The High Plains Aquifer, one of the largest freshwater aquifers in the world, supports nearly 30 percent of U.S. irrigated agriculture. The area exemplifies groundwater challenges found worldwide, namely how to sustainably manage an aquifer at a time of increasing demands from food production, drinking water consumption, urbanization and climate change.
Achieving better aquifer management in the future will require a comprehensive understanding of the region’s climate, soils, agronomy, hydrology, socioeconomics and water governance. For this purpose, in 2015 the USDA provided a $10-million, four-year grant for the Ogallala Water Coordinated Agriculture Project (OWCAP), led by Colorado State University with the Nebraska Water Center (NWC) and the University of Nebraska among project partners, including Kansas State University, Oklahoma State University, New Mexico State University, Texas Tech University, West Texas A&M University, Texas A&M AgriLife and the USDA ARS.
The USDA funding is being used to develop and share practical, science-supported information about best practices for irrigation, crop and soil management, and economics, policy and decision-making. The NWC, part of DWFI, leads the University of Nebraska’s efforts in this project.
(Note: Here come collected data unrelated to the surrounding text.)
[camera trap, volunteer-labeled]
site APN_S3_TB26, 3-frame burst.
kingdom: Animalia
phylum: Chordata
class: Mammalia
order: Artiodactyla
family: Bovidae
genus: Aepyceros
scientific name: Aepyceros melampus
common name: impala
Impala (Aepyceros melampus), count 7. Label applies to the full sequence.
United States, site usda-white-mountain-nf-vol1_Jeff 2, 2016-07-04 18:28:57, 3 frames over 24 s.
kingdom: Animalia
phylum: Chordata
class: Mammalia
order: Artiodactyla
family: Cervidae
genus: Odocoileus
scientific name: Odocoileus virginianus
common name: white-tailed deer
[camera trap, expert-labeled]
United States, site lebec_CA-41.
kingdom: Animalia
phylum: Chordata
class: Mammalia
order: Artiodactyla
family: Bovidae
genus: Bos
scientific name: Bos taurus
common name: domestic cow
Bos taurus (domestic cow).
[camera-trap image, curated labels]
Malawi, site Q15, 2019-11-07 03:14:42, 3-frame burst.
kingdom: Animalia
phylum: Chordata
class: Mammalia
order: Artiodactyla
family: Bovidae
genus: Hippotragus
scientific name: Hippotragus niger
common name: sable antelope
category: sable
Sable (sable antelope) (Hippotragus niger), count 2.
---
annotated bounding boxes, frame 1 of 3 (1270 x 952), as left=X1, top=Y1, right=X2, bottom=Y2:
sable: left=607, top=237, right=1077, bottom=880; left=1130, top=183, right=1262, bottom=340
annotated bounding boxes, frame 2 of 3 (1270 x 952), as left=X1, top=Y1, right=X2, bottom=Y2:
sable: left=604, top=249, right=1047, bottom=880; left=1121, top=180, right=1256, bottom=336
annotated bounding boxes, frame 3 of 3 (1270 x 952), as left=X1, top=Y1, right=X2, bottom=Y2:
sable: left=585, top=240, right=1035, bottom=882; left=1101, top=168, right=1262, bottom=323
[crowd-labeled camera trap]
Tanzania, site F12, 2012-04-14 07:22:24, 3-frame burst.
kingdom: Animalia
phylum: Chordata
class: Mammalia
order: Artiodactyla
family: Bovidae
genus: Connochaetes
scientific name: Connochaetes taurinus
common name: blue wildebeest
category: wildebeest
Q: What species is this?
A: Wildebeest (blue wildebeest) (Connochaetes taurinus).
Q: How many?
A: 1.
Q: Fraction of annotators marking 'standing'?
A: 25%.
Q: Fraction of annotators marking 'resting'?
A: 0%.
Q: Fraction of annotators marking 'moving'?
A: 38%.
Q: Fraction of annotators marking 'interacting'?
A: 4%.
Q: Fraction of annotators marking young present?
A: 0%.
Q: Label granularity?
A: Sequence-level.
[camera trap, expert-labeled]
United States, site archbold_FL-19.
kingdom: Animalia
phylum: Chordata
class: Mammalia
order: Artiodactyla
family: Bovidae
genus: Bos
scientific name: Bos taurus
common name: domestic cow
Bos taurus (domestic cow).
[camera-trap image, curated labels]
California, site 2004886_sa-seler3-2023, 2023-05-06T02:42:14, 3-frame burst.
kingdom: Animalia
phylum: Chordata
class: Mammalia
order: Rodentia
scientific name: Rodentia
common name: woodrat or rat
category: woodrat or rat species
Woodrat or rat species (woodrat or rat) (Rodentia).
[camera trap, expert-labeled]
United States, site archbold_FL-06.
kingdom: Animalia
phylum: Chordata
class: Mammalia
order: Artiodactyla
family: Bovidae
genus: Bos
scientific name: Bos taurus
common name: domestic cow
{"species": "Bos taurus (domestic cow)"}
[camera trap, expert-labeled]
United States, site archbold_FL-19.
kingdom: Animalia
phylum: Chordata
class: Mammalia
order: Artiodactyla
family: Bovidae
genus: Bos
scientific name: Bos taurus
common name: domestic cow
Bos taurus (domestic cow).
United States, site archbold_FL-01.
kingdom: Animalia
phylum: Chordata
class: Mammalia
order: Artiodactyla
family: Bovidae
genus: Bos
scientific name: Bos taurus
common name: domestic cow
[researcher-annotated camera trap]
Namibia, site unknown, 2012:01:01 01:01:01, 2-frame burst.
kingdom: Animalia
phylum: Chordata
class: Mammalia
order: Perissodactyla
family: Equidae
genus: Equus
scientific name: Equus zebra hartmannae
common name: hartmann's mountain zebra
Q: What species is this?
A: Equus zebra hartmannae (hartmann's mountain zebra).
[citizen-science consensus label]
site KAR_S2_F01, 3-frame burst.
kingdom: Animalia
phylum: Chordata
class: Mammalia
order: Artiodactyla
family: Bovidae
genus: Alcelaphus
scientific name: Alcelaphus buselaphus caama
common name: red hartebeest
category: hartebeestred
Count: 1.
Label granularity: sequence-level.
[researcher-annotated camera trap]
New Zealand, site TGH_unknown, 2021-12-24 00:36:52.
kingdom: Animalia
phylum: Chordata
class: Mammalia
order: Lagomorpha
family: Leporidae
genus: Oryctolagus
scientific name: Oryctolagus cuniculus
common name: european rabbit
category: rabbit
In FY2019, NWC postdoctoral research associates contributed groundwater and crop modeling expertise that strengthened the project. Their models for corn, soybean and winter wheat helped project economists run scenarios to understand the impact of future management decisions on groundwater levels.
Team members are sharing findings through published articles that become a part of permanent scientific scholarship.